>> BEGIN GIVEN ENTRIES
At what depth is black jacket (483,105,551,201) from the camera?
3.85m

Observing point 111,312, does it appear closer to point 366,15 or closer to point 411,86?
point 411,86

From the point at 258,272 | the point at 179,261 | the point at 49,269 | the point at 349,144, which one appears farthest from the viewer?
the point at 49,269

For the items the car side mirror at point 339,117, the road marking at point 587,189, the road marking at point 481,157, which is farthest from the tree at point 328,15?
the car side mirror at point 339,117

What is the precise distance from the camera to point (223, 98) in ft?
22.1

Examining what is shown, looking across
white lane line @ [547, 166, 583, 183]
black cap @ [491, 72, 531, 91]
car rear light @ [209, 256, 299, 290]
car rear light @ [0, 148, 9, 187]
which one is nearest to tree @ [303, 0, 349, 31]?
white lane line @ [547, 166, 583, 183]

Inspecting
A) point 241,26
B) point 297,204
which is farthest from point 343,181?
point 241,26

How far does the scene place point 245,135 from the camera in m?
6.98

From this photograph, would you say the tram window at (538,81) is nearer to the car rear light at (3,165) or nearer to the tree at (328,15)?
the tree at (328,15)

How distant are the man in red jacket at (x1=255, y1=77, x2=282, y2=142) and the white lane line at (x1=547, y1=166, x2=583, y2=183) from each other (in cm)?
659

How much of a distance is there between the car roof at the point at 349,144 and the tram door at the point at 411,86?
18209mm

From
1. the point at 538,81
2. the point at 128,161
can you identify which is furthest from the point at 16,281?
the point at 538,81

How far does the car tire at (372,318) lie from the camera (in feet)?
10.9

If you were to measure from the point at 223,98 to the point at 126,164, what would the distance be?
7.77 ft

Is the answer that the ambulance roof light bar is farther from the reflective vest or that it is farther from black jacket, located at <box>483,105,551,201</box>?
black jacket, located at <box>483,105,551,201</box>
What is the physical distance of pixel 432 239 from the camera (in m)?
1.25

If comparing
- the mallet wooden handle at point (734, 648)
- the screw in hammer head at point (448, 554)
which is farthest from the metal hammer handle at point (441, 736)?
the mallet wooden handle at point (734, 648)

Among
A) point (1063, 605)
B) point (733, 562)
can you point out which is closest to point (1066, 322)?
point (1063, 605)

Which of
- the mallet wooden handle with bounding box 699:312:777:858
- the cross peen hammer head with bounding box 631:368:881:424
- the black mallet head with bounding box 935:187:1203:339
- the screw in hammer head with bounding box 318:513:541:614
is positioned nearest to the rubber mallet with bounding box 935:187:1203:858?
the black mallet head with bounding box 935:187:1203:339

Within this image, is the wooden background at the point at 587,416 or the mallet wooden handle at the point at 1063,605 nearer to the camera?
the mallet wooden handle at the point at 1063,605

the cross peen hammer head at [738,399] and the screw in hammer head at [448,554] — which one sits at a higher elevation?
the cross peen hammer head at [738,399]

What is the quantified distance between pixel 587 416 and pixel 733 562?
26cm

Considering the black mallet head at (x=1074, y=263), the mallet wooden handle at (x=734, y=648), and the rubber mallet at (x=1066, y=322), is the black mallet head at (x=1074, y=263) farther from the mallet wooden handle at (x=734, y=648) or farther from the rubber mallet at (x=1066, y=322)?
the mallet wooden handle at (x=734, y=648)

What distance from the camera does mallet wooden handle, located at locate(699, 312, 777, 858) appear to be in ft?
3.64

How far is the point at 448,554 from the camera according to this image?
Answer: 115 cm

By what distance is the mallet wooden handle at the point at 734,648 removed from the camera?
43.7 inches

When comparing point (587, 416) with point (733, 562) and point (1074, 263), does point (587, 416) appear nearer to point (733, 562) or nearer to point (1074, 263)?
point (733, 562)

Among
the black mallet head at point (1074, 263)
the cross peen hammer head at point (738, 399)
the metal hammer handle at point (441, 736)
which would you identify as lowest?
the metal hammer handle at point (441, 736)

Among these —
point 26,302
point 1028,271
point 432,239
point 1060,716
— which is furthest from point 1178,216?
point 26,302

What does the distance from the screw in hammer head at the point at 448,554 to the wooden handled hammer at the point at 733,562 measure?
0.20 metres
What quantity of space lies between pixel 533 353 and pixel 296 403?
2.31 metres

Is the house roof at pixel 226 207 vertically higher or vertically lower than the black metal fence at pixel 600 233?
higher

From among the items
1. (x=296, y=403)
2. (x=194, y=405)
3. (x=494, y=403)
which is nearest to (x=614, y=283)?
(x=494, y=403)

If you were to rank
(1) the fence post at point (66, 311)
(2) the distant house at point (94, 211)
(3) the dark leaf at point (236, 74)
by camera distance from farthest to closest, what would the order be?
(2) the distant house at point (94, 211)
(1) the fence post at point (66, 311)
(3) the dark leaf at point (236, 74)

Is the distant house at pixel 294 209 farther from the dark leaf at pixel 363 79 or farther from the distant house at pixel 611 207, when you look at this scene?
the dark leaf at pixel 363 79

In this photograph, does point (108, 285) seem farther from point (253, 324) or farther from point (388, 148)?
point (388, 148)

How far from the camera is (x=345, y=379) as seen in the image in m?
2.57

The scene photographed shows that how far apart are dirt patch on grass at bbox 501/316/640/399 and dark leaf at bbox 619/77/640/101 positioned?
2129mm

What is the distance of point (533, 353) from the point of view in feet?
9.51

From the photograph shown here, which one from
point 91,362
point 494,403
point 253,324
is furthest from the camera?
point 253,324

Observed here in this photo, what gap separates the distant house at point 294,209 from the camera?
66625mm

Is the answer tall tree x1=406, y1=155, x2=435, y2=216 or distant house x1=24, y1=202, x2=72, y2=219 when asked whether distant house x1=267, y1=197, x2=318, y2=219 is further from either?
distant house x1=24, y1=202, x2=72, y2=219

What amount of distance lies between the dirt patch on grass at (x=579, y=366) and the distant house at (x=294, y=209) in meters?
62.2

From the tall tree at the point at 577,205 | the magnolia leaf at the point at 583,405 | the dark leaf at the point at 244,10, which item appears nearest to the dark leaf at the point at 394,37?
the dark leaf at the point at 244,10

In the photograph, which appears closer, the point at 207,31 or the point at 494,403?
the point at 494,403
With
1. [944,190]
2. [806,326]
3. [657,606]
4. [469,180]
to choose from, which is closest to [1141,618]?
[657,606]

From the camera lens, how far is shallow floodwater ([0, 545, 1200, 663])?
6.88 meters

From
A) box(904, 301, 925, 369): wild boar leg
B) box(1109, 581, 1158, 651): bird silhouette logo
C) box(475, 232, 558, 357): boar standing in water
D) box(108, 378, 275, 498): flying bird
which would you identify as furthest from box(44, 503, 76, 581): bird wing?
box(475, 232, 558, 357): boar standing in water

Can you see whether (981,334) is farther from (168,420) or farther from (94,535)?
>> END GIVEN ENTRIES
▶ **THE PROBLEM**: Repeat the listing above without any change.

▶ **FULL OUTPUT**:
At what depth is black jacket (483,105,551,201) from the camera?
3.85m

Observing point 111,312, does it appear closer to point 366,15 or closer to point 411,86?
point 411,86

From the point at 258,272 | the point at 179,261 | the point at 49,269 | the point at 349,144, which one appears farthest from the viewer?
the point at 49,269

For the items the car side mirror at point 339,117, the road marking at point 587,189, the road marking at point 481,157, which is farthest from the tree at point 328,15?
the car side mirror at point 339,117

What is the precise distance from the camera to point (223, 98) in ft?
22.1

Examining what is shown, looking across
white lane line @ [547, 166, 583, 183]
black cap @ [491, 72, 531, 91]
car rear light @ [209, 256, 299, 290]
car rear light @ [0, 148, 9, 187]
which one is nearest to tree @ [303, 0, 349, 31]?
white lane line @ [547, 166, 583, 183]

Inspecting
A) point 241,26
B) point 297,204
which is farthest from point 343,181?
point 241,26

How far does the scene place point 245,135 from the camera in m?
6.98

From this photograph, would you say the tram window at (538,81) is nearer to the car rear light at (3,165) or nearer to the tree at (328,15)?
the tree at (328,15)

How distant are the man in red jacket at (x1=255, y1=77, x2=282, y2=142) and the white lane line at (x1=547, y1=166, x2=583, y2=183) from each other (in cm)?
659

How much of a distance is there between the car roof at the point at 349,144 and the tram door at the point at 411,86?
18209mm

From
1. the point at 538,81
2. the point at 128,161
can you identify which is furthest from the point at 16,281?
the point at 538,81

How far does the car tire at (372,318) lie from the camera (in feet)?
10.9

If you were to measure from the point at 223,98 to the point at 126,164, what would the distance be?
7.77 ft

Is the answer that the ambulance roof light bar is farther from the reflective vest or that it is farther from black jacket, located at <box>483,105,551,201</box>?
black jacket, located at <box>483,105,551,201</box>
What is the physical distance of pixel 432 239 from the camera (in m)?
1.25

If comparing
- the mallet wooden handle at point (734, 648)
- the screw in hammer head at point (448, 554)
which is farthest from the metal hammer handle at point (441, 736)?
the mallet wooden handle at point (734, 648)

Among
A) point (1063, 605)
B) point (733, 562)
can you point out which is closest to point (1066, 322)?
point (1063, 605)

Which of
- the mallet wooden handle with bounding box 699:312:777:858
- the cross peen hammer head with bounding box 631:368:881:424
- the black mallet head with bounding box 935:187:1203:339
- the screw in hammer head with bounding box 318:513:541:614
is positioned nearest to the rubber mallet with bounding box 935:187:1203:858?
the black mallet head with bounding box 935:187:1203:339

Within this image, is the wooden background at the point at 587,416 or the mallet wooden handle at the point at 1063,605 nearer to the camera?
the mallet wooden handle at the point at 1063,605

the cross peen hammer head at [738,399] and the screw in hammer head at [448,554] — which one sits at a higher elevation?
the cross peen hammer head at [738,399]

What is the quantified distance between pixel 587 416 and pixel 733 562?
26cm

Considering the black mallet head at (x=1074, y=263), the mallet wooden handle at (x=734, y=648), and the rubber mallet at (x=1066, y=322), is the black mallet head at (x=1074, y=263) farther from the mallet wooden handle at (x=734, y=648) or farther from the rubber mallet at (x=1066, y=322)?
the mallet wooden handle at (x=734, y=648)

What distance from the camera does mallet wooden handle, located at locate(699, 312, 777, 858) appear to be in ft?
3.64

How far is the point at 448,554 from the camera according to this image?
Answer: 115 cm

By what distance is the mallet wooden handle at the point at 734,648 removed from the camera?
43.7 inches

When comparing point (587, 416) with point (733, 562) and point (1074, 263), does point (587, 416) appear nearer to point (733, 562) or nearer to point (1074, 263)?
point (733, 562)

Among
the black mallet head at point (1074, 263)
the cross peen hammer head at point (738, 399)
the metal hammer handle at point (441, 736)
which would you identify as lowest?
the metal hammer handle at point (441, 736)

Among these —
point 26,302
point 1028,271
point 432,239
point 1060,716
— which is furthest from point 1178,216?
point 26,302

What does the distance from the screw in hammer head at the point at 448,554 to the wooden handled hammer at the point at 733,562 measure?
0.20 metres
What quantity of space lies between pixel 533 353 and pixel 296 403?
2.31 metres

Is the house roof at pixel 226 207 vertically higher or vertically lower than the black metal fence at pixel 600 233?
higher

From among the items
1. (x=296, y=403)
2. (x=194, y=405)
3. (x=494, y=403)
which is nearest to (x=614, y=283)?
(x=494, y=403)

If you were to rank
(1) the fence post at point (66, 311)
(2) the distant house at point (94, 211)
(3) the dark leaf at point (236, 74)
by camera distance from farthest to closest, what would the order be?
(2) the distant house at point (94, 211)
(1) the fence post at point (66, 311)
(3) the dark leaf at point (236, 74)

Is the distant house at pixel 294 209 farther from the dark leaf at pixel 363 79 or farther from the distant house at pixel 611 207, when you look at this scene?
the dark leaf at pixel 363 79

In this photograph, does point (108, 285) seem farther from point (253, 324) or farther from point (388, 148)?
point (388, 148)

How far from the camera is (x=345, y=379) as seen in the image in m?
2.57

The scene photographed shows that how far apart are dirt patch on grass at bbox 501/316/640/399 and dark leaf at bbox 619/77/640/101 positioned?
2129mm

What is the distance of point (533, 353) from the point of view in feet?
9.51

From the photograph shown here, which one from
point 91,362
point 494,403
point 253,324
is furthest from the camera?
point 253,324

Observed here in this photo, what gap separates the distant house at point 294,209 from the camera?
66625mm

Is the answer tall tree x1=406, y1=155, x2=435, y2=216 or distant house x1=24, y1=202, x2=72, y2=219 when asked whether distant house x1=267, y1=197, x2=318, y2=219 is further from either?
distant house x1=24, y1=202, x2=72, y2=219

What amount of distance lies between the dirt patch on grass at (x=579, y=366) and the distant house at (x=294, y=209) in meters?
62.2

From the tall tree at the point at 577,205 | the magnolia leaf at the point at 583,405 | the dark leaf at the point at 244,10, which item appears nearest to the dark leaf at the point at 394,37?
the dark leaf at the point at 244,10

In the photograph, which appears closer, the point at 207,31 or the point at 494,403?
the point at 494,403
With
1. [944,190]
2. [806,326]
3. [657,606]
4. [469,180]
to choose from, which is closest to [1141,618]?
[657,606]

From the camera lens, how far is shallow floodwater ([0, 545, 1200, 663])?
6.88 meters

From
A) box(904, 301, 925, 369): wild boar leg
B) box(1109, 581, 1158, 651): bird silhouette logo
C) box(475, 232, 558, 357): boar standing in water
D) box(108, 378, 275, 498): flying bird
which would you identify as furthest from box(44, 503, 76, 581): bird wing?
box(475, 232, 558, 357): boar standing in water

Can you see whether (981,334) is farther from (168,420) or farther from (94,535)?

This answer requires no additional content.